Ahad , 31 Jan 2021, 18:05 WIB Reporter :Zahrotul Oktaviani/ Redaktur : Ani Nursalikah
Persiapan Haji 2021, Kemenag Lakukan Analisis Situasi. Menteri Agama Yaqut Cholil Qoumas.
Persiapan Haji 2021, Kemenag Lakukan Analisis Situasi. Menteri Agama Yaqut Cholil Qoumas.

Pada 2020,Kemenag telah melakukan penjajakan dengan sejumlah perusahaan penyedia layanan haji di Arab Saudi.
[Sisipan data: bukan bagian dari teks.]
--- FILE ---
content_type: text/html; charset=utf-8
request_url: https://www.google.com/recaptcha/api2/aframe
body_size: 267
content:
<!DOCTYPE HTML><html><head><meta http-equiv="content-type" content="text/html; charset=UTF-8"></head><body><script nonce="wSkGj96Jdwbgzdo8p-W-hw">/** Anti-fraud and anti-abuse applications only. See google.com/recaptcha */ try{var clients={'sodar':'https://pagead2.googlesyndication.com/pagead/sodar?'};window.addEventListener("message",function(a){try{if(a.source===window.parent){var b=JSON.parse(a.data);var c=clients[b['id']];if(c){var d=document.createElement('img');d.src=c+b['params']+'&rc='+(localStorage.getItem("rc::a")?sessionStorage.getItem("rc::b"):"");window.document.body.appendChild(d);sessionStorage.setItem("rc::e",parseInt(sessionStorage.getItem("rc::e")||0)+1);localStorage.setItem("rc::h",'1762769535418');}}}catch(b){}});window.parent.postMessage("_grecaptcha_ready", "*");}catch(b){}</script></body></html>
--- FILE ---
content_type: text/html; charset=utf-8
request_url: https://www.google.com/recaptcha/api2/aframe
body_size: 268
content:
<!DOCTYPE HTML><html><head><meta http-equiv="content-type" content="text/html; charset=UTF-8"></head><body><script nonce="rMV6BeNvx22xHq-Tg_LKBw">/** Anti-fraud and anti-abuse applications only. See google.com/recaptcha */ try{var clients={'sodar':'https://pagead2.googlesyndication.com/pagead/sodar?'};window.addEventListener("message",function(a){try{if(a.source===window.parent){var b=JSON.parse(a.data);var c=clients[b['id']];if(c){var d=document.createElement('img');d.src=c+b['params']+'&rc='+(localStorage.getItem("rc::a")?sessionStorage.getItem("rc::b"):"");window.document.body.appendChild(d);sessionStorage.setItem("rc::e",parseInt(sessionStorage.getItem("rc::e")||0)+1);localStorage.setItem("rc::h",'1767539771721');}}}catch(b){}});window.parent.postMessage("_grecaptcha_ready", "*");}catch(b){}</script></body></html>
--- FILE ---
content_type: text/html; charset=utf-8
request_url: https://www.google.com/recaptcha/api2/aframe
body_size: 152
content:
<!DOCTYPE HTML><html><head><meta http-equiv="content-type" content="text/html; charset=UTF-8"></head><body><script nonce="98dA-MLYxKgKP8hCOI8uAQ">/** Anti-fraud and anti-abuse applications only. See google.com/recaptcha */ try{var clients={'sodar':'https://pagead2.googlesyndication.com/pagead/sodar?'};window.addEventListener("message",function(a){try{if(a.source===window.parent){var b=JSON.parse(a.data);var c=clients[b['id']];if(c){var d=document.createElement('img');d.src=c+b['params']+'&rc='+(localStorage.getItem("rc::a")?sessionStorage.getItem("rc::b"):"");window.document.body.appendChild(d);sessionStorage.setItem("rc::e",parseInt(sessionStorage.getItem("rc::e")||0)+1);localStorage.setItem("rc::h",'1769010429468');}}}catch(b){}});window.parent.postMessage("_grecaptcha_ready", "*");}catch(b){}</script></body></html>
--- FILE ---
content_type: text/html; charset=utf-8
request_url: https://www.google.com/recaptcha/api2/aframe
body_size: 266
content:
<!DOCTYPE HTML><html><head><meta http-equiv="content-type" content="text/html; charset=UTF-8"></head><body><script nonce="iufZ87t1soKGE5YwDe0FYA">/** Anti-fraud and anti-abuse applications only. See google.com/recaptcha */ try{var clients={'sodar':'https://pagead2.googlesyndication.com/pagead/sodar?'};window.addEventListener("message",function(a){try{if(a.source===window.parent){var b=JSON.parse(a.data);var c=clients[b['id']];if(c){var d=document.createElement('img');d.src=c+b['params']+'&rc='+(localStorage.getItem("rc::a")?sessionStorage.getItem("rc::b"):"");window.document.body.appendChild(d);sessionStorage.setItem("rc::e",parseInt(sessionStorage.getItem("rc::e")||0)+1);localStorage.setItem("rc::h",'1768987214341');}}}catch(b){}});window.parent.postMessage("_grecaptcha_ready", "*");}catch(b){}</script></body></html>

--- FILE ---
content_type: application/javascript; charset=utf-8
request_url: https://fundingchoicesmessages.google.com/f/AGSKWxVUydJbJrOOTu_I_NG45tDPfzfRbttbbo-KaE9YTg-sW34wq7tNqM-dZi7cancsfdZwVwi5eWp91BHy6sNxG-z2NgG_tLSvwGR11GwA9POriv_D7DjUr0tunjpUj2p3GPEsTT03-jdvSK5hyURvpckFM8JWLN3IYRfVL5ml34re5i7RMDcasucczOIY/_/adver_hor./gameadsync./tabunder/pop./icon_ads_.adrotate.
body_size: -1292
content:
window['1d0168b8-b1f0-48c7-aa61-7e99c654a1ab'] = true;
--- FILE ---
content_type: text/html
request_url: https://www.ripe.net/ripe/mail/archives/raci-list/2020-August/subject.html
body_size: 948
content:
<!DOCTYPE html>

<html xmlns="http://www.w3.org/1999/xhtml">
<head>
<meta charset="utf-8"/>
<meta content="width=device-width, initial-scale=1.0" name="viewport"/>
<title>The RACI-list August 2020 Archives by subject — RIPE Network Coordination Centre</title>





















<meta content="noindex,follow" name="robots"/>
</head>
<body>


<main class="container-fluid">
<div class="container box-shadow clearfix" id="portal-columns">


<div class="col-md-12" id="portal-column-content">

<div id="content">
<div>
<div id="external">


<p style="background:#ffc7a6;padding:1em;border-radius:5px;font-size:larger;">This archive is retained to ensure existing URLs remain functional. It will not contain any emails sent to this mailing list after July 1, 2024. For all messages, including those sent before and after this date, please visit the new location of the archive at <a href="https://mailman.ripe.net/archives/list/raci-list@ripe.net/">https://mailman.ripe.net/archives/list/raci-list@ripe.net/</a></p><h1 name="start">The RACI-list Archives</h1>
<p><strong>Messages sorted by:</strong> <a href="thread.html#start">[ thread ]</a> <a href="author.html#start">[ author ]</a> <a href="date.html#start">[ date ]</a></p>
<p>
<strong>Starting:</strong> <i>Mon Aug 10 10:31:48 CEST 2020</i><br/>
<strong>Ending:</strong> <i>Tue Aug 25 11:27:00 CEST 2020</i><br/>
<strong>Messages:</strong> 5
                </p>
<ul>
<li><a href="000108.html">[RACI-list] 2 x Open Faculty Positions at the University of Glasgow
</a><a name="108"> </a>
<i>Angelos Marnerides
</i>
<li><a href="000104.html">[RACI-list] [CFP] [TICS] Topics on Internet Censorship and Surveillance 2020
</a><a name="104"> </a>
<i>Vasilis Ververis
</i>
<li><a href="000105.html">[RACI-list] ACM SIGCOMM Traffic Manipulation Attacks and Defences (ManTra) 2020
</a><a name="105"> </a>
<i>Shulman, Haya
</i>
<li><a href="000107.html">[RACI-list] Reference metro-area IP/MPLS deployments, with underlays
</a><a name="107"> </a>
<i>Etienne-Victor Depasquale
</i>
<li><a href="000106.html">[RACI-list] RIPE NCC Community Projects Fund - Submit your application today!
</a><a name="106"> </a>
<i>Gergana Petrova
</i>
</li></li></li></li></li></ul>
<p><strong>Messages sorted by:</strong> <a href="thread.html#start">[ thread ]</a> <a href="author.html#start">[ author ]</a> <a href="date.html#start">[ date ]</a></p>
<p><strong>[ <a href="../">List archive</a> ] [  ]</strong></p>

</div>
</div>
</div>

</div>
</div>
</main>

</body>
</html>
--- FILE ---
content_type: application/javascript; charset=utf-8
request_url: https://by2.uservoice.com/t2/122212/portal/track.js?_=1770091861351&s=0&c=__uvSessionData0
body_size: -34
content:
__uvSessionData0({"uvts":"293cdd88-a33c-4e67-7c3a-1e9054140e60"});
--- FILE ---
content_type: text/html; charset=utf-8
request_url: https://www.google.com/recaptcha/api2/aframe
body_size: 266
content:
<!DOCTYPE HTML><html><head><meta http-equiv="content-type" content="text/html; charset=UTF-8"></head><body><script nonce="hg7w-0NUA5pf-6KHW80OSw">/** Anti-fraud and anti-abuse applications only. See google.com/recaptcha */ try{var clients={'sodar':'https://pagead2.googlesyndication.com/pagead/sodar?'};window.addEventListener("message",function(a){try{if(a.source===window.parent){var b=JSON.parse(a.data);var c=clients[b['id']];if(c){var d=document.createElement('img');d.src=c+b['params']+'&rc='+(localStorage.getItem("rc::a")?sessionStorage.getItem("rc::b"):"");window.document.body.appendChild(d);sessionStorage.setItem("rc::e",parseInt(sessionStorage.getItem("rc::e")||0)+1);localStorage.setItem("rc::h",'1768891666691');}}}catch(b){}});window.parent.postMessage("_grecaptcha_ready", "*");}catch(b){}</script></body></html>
Kemenag bahkan telah melakukan survei ke Arab Saudi pada Februari 2020.

 

Terkait

Meski demikian, mengikuti imbauan dari Kerajaan Arab Saudi, Kemenag tidak menandatangani kontrak apa pun dengan penyedia layanan haji. Yaqut dalam Raker tersebut menyebut ruang lingkup pelayanan penyelenggaraan ibadah haji sangat luas. Dengan waktu yang ada, persiapan haji harus segera dilakukan.

"Waktu yang tersisa untuk persiapan penyelenggaraan ibadah haji tahun 1442 H/2021 M hanya berkisar lima bulan. Mengingat ruang lingkup pelayanan penyelenggaraan ibadah haji yang begitu luas, maka waktu yang tersisa sangat terbatas, sehingga berbagai persiapan harus segera dilakukan,” katanya saat itu.

Mengingat sampai dengan saat ini wabah Covid-19 belum berakhir, ia menyebut Kemenag telah membentuk Tim Manajemen Krisis Haji dalam rangka mempersiapkan rencana mitigasi penyelenggaraan ibadah haji 1442 H/2021 M. 

“Tim ini telah saya launching, dan langsung bekerja saat ini juga,” ujar Yaqut.

 

Sejauh ini, pemerintah tengah menyiapkan tiga opsi penyelenggaraan ibadah haji. Yakni, haji dengan kuota penuh, kuota terbatas, dan tidak memberangkatkan jamaah haji.